As we were leaving at 7AM, I was up at 4AM as per normal, packed up my gear, grabbed the laptop and headed out to the 24-hour Café La Habana for spot of breakfast and to update my Blog.

Not two blocks from the café, a garbage truck pulls up & loads up and then starts compacting its load as I walk past. You wouldn’t read about, but something exploded and I got covered with the foulest smelling liquid you’d ever have the misfortune of being sprayed with. What can you do other than grin and bear it? I get to the café, order a coffee and head to the men’s room to try and clean most of the crap off before eating.

We arrived at the world renowned Chichén Itzá site just on 9AM and my first impression was –  wow there’s a shit ton of people here. We were met by a very knowledgeable local guide, who lost my interest after taking ½ an hour just to explain the Mayan’s time-line in history, so I simply wandered off to explore on my own.

I ended up with most of the site information by listening to the various English speaking guides delivering their presentations to their respective groups, a trick I learnt years ago when not wanting to pay exorbitant guide costs in Bali.

I was done and dusted with the site in an hour and a half, then waited another two hours for the rest of the group to be done and arrive back at the bus. In speaking with our group, it looks as if they missed out on seeing the back 1/3 of the site due to time constraints.

Our departure corresponded with a huge influx of tour buses loaded with cruise ship passengers from the resort towns of Cancún (2½ hour drive) and Playa del Carmen (2¼ hour drive), which turned the joint into an absolute zoo.

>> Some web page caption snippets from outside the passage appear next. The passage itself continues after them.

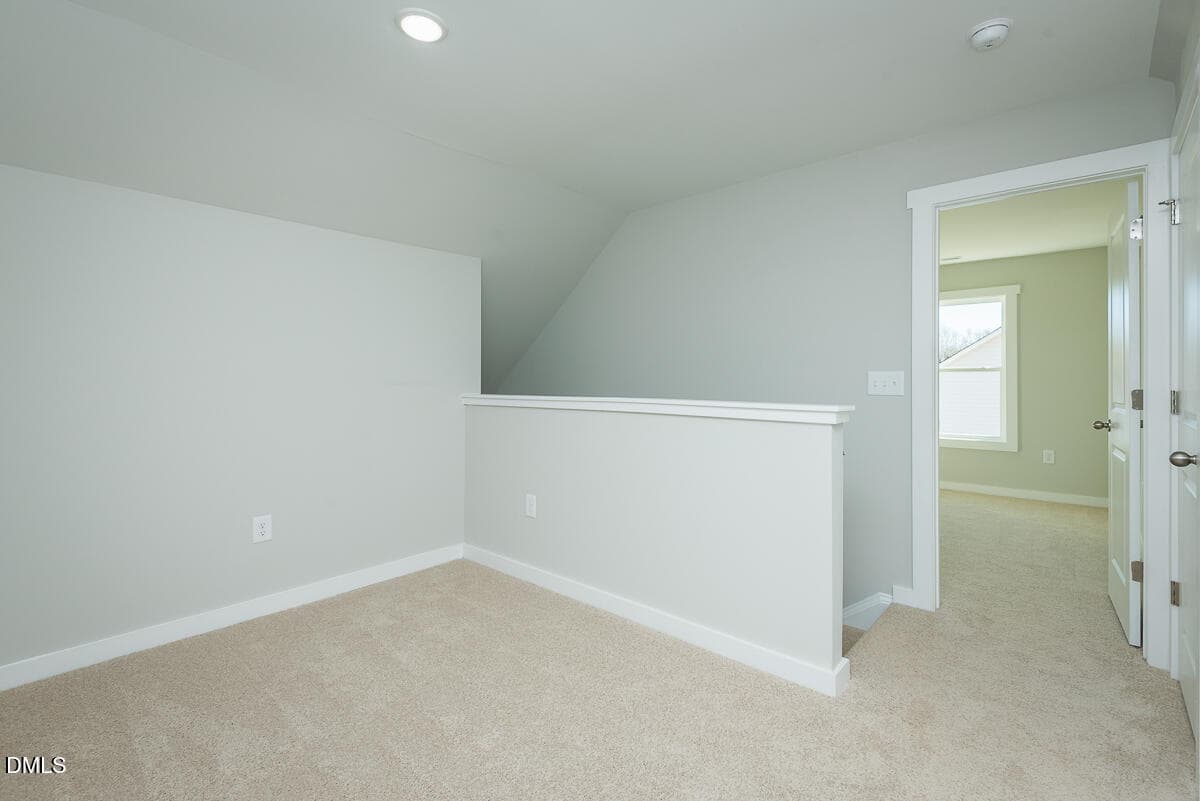 Brook L - 9341 Harrison Street, Castalia, NC 27816, Castalia
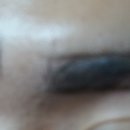 샤론의꽃의원 이미지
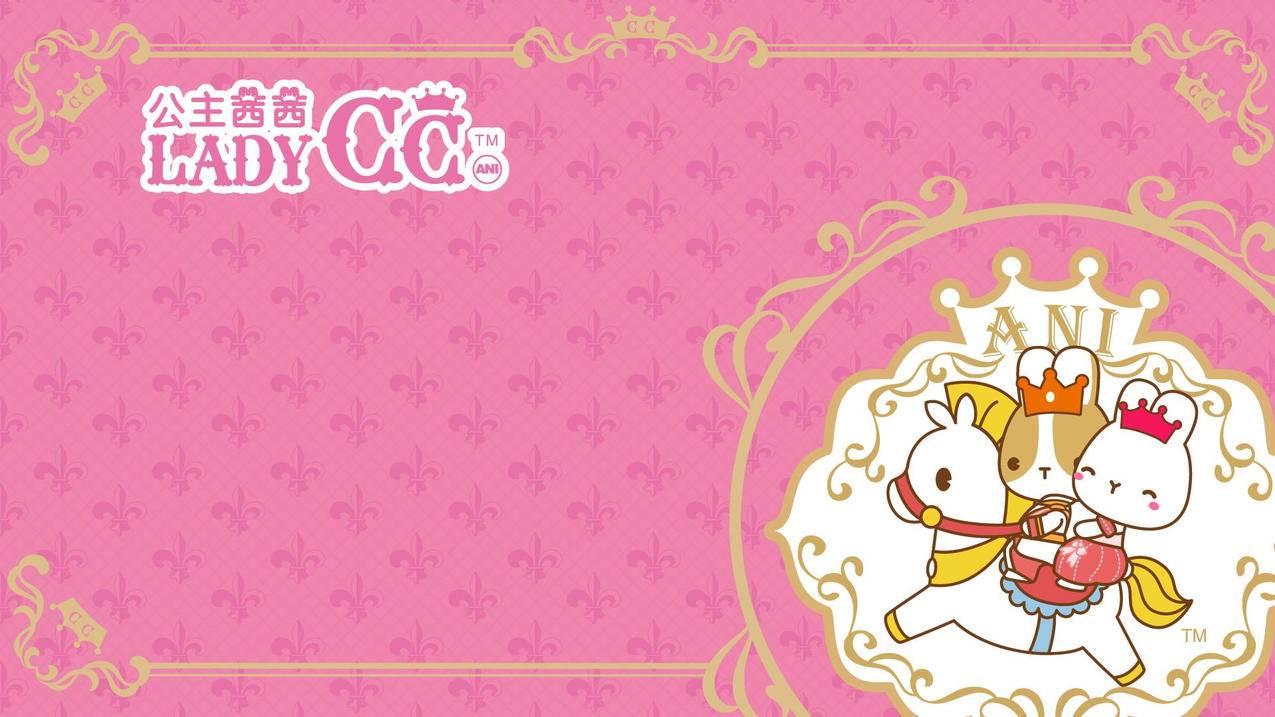 海外抖音tiktok安卓怎么下载_海外抖音tiktok安卓版 - tiktok相关 - 55dz账号网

My impressions of the site??? If it was the first pyramid, I’d have been impressed, but after 4 previous sites, Chichén Itzá would be way down on the list. Unlike the previous sites, you cannot go exploring in & around the site as you are kept well away from everything. The experience is also lessened by all the trinket and souvenir vendors that virtually encircle the entire interior of the site. The management and official facilities of the site seems to be somewhere in the Gordon Gecko “Greed Is Good” and government corruption mantras of “Give ‘em nothing, Take ‘em nowhere and Make ‘em pay for the lot”.

We got into the adjacent town of Valladolid and our accommodations at La Aurora Hotel Colonial around 2PM, which left the rest of the day to explore the town of approximately 50,000 in which I enjoyed strolling the colonial facades of the Calzada de los Frailes.